Methods: In the CHS model, mice were sensitized and challenged with repeated treatment with DNFB. On day 9 and 12, mice skin was collected, and lipid fraction was extracted by using the B&D method and subjected to LC-MS analysis. Preparation of oxidized PG was performed by air-oxidation at room temperature for 1~21 days or by AAPH reaction for 1-72 hours. These oxPL products were subjected to both TGFα shedding assay to evaluate the GPCR activation and LC-MS analysis.
Results: We found that among various PS and PG acyl-chain species, di-linoleoyl PG (DLPG) increased dramatically (~10-fold) in the mouse CHS skin. DLPG was detected almost exclusively in the epidermis but bot in dermis, to which the peripheral terminals of DRG neurons extend in response to skin inflammation. Thus, DLPG potentially serves as a precursor for the endogenous ligand of MrgB5.
Oxidation produces an enormous number of oxPL products with distinct structures, making it difficult to analyze them. Thus, we prepared oxidized DLPGs using in vitro oxidation method and tried to identify the active component(s) that activated MrgB5 or MRGX4. During the time course of air-oxidation for 21 days, we detected 173 oxDLPG products out of 291 predicted oxDLPG products. GPCR activation potential of oxDLPG products over time and from LC-MS analysis, we found two stable oxDLPG products, which were found to have truncated to 9-carbons with aldehyde or carboxylic acid at the omega terminus. Next, we fractionated oxDLPG products by reverse-phase chromatography and found that both MrgB5 and MRGX4 responded to very broad fractions. Interestingly, MRGX4 and MrgB5 were activated differently by the fractions: MRGX4 was activated more strongly by the earlier fractions, while MrgB5 responded more strongly to the later fractions, suggesting that MRGX4 prefers more highly oxidized molecules than MrgB5. Finally, when DLPG was very highly oxidized by AAPH reaction, MRGX4 was strongly activated by the highly oxidized products, while MrgB5 was not. We identified three oxDLPG products as strong candidates for MRGX4 ligands, i.e., oxDLPG with two C9 aldehydes, two C9 carboxylic acid or a C9 aldehydes/a C9 carboxylic acid. We also identified two oxDLPG products as strong candidates for MrgB5 ligands, i.e., oxDLPG products with both a C9 aldehydes and an oxygenated linoleic acid and with a carboxylic acid and an oxygenated linoleic acid.

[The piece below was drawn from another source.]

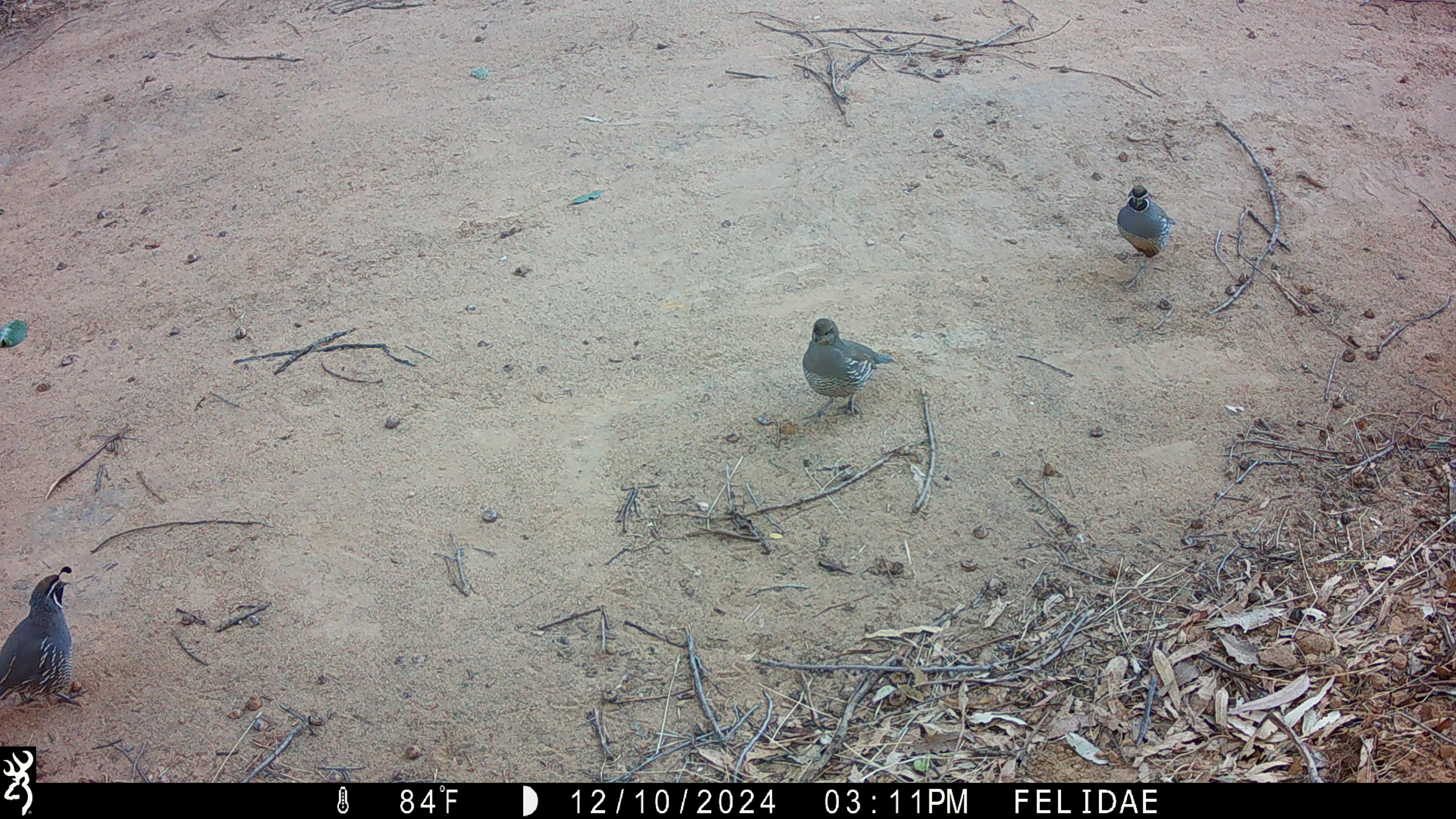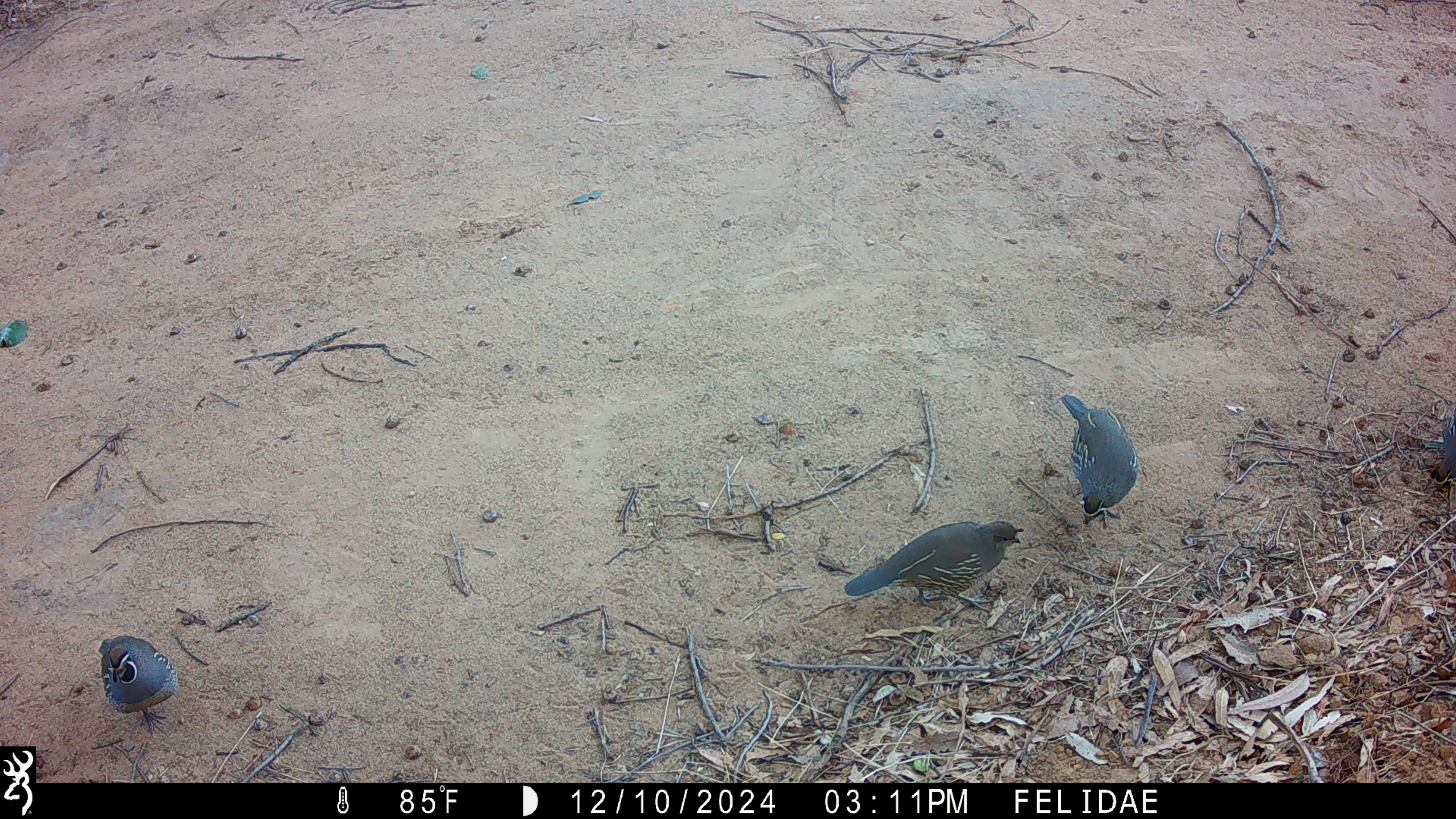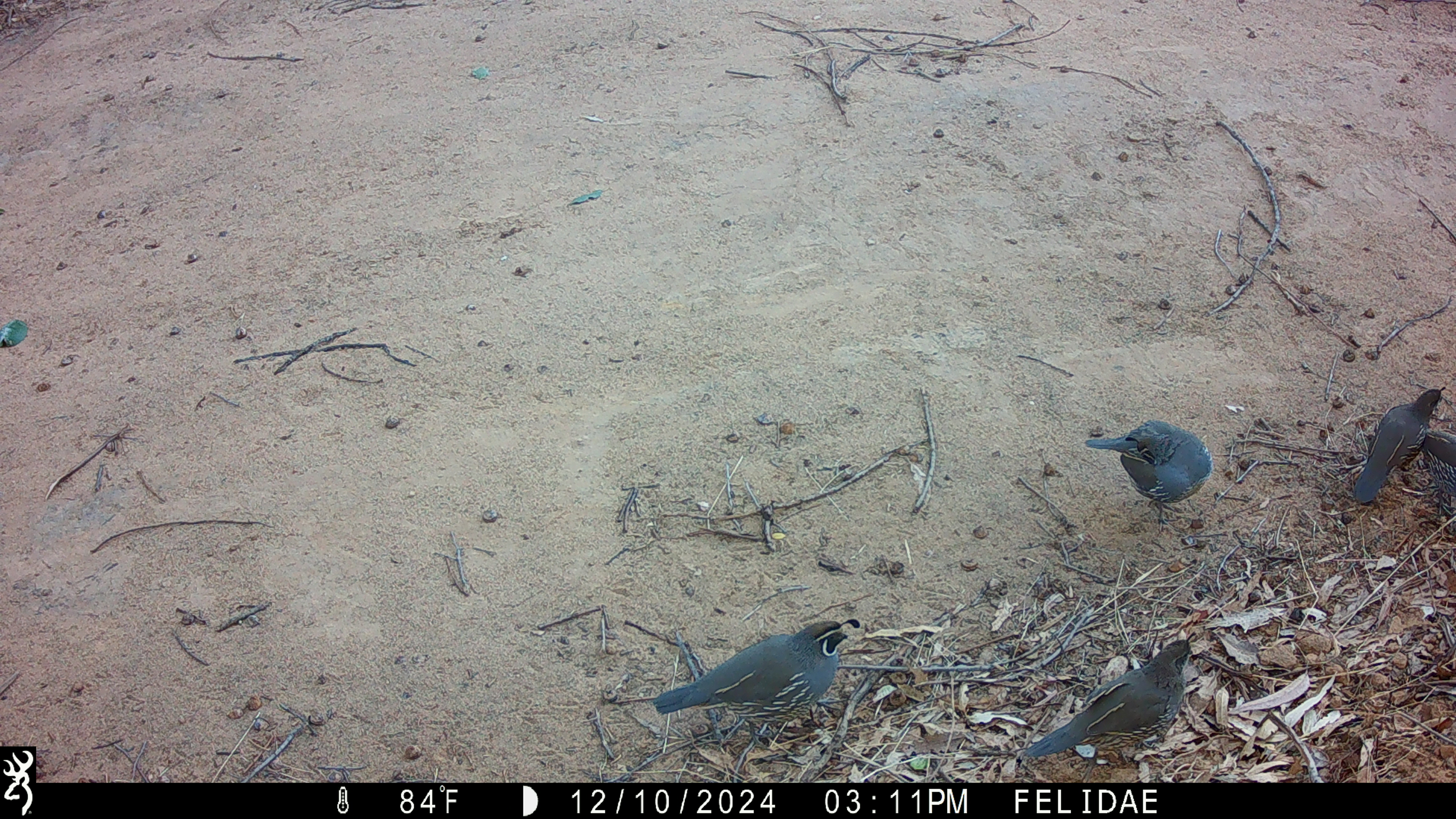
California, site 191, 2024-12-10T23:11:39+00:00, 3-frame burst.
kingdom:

Conclusion: Present findings indicated that broad species of oxDLPGs which have C9 aldehydes/carboxylic acid plausibly act as ligands for MrgB5 and MRGX4, and that MRGX4 prefers more highly oxidized products. We also showed that DLPG significantly increased in the epidermis of CHS skin, where the highly oxidative environment forms due to inflammation. These results suggest that oxDLPG may act as the endogenous ligand of MrgB5.